Actions to take>
(A) In the methods excerpt, what share of the co-play sessions did an additional research assistant code independently?
(B) Copy the methods excerpt word for word, from "For each of" up to and including "at full consensus.".
(C) Carry on writing the methods excerpt on parent causal talk and home science environments, starting right after its last sentence.

[[ Supplied text, beginning ]]

2.3.1. Home environment
2.3.1.1. Parent causal talk
Parent–child dyads played freely with toys affording causal explanations at Waves 1 (sink-float task in the lab and a launcher museum exhibit that involved building and testing airplanes), 2 (Hasbro’s Mouse Trap™ game) and 3 (balance scale task). Based on pilot observations and timing constraints, participants were allotted 10 min to play with each set of toys. They were given no specific instructions about how to interact with the toys and were only told to let the experimenter know if they wanted to stop early. The 10 min of play were coded offline and broken into 60 s windows. For each window, coders indicated if the parent (1) produced a causal explanation, (2) invited the child to explain a causal phenomenon, and (3) provided any other causally relevant utterance. Utterances coded as causal explanations often included “because” or “if, then” statements, such as, “If I put the ball here, then this will make it fall.” Likewise, utterances coded as causal invitations often contained “why” or “how,” such as, “Why do you think that one sank?.” See Table 4 for more examples of utterances and how they were coded.
For each of these causal constructs, the proportion of 60 s windows (out of the total maximum of 10) in which parents produced at least one utterance of each target construct was calculated. Utterances were coded as causally oriented even if the information provided in that utterance was not technically correct (e.g., referencing size instead of density/weight). The proportion of windows in which parents specifically produced an explanation or an invitation served as the key dependent variables. Note that because two play sessions were implemented at Wave 1 (in the lab and museum), final proportions were attained by averaging across contexts. An additional research assistant independently coded 20 percent of the co-play sessions. Although reliability was generally good (all inter-class correlations >0.75), discrepancies were jointly reviewed to arrive at full consensus.
2.3.1.2. Home science environment
A parent survey was administered at each wave of data collection asking about the number of science-themed books, toys, and apps/computer games available in the home. No specific examples were provided for these home resources and it was left to the caregiver to determine what counted as “science.” These responses were each coded into bins (1–5 = 1, 6–20 = 2, 21–50 = 3, and 50+ = 4) and then summed across types to calculate a ‘materials’ score ranging from 0 to 12. Parents were also asked about the frequency (on a 7-point scale with 0 = never and 6 = almost every day) with which they participate in science activities (e.g., like reading science books and conducting experiments) with their child, as well as how often they visit science fairs or museums with their children (0 = never, 6 = every week or two). These were then summed into an ‘activities’ score ranging from 0 to 12. The material and activities scores were then summed into the total home science environment score ranging from 0 to 24. See Meyer (1990) and Jacobs and Bleeker (2004) for similar assessments.

[[ Supplied text, end ]]
[[ Material supplied, beginning ]]

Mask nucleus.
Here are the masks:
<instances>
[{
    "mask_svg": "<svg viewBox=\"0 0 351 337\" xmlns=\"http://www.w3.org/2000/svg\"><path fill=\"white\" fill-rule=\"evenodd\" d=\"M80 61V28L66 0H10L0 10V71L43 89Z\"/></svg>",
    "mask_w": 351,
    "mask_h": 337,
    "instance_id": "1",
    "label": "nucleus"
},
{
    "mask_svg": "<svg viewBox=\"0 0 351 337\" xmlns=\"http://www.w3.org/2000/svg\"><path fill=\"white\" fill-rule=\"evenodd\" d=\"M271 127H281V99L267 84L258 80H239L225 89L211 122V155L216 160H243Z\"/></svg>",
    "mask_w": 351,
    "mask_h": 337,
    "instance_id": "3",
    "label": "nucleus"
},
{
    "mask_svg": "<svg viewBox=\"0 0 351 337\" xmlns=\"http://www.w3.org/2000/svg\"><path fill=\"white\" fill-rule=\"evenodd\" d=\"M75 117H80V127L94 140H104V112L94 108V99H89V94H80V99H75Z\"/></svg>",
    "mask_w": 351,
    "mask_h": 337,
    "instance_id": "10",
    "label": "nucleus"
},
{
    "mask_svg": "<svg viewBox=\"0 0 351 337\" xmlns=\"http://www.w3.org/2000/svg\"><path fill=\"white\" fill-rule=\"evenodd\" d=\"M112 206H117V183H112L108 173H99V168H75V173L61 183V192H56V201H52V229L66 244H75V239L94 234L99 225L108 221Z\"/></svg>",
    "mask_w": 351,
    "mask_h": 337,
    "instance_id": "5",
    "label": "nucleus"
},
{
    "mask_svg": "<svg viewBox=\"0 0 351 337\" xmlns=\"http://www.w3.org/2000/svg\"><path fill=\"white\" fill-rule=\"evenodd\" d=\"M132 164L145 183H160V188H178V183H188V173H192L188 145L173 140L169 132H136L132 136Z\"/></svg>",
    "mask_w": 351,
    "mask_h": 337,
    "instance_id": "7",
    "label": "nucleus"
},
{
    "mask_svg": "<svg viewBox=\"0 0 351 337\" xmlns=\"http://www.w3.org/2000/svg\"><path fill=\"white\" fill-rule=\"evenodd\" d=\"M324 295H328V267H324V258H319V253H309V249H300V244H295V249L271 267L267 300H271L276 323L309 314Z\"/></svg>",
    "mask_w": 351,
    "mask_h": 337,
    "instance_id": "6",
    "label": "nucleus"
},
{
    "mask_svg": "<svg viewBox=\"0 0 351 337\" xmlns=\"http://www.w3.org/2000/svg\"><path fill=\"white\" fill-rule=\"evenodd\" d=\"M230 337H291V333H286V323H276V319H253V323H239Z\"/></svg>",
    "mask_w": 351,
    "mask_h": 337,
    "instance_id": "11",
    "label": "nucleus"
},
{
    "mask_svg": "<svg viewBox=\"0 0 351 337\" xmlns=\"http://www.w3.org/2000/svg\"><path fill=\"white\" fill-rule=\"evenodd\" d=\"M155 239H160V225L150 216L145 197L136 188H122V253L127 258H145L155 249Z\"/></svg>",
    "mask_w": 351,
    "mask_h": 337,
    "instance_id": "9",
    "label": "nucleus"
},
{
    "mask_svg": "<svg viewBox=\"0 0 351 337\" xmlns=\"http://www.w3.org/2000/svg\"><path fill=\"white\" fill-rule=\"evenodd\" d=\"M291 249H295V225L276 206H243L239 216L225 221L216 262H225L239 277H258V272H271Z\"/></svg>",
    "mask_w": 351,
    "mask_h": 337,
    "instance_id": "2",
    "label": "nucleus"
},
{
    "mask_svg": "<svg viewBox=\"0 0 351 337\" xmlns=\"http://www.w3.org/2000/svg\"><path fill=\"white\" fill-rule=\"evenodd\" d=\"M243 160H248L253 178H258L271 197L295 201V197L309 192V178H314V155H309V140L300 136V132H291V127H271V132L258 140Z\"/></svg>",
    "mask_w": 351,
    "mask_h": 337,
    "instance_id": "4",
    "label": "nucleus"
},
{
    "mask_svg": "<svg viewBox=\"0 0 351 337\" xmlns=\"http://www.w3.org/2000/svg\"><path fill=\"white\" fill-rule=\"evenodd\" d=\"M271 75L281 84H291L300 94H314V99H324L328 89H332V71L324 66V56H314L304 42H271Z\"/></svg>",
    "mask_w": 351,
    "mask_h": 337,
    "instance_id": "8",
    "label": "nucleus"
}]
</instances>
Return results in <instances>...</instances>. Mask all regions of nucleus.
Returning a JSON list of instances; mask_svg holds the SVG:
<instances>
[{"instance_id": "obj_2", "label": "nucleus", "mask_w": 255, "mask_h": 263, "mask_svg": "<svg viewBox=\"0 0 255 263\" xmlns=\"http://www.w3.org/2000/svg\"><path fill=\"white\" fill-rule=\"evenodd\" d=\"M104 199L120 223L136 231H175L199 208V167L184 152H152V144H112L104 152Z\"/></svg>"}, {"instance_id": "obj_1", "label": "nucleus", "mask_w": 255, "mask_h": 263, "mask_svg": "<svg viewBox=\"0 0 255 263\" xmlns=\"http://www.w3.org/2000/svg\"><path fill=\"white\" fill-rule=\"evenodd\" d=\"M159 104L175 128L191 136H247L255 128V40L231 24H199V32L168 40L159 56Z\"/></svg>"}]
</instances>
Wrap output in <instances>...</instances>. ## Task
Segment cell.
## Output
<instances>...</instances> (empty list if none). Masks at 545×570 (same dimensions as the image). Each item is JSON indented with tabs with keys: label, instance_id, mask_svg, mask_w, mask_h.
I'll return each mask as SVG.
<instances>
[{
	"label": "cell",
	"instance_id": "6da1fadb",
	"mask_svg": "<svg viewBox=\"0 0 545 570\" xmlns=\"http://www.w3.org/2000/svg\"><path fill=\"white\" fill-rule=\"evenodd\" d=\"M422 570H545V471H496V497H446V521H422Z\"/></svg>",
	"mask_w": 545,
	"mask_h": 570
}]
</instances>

[[ Material supplied, end ]]

Exercise responses>
(A) 20 percent

(B)
For each of these causal constructs, the proportion of 60 s windows (out of the total maximum of 10) in which parents produced at least one utterance of each target construct was calculated. Utterances were coded as causally oriented even if the information provided in that utterance was not technically correct (e.g., referencing size instead of density/weight). The proportion of windows in which parents specifically produced an explanation or an invitation served as the key dependent variables. Note that because two play sessions were implemented at Wave 1 (in the lab and museum), final proportions were attained by averaging across contexts. An additional research assistant independently coded 20 percent of the co-play sessions. Although reliability was generally good (all inter-class correlations >0.75), discrepancies were jointly reviewed to arrive at full consensus.

(C)
2.3.1.3. Cognitive stimulation
The StimQ-Preschool (Mendelsohn et al., 1999) scale measures cognitive stimulation present in the home environment of children ages 3 to 6. Questions focus on the availability of learning materials, frequency of reading, parental involvement, and parent verbal responsivity with scores ranging from 0 to 89. This measure was not included in the design of the original longitudinal study but was collected on the same sample at Wave 1 for a related student project. It is included here as a useful control in assessing the specificity of effects.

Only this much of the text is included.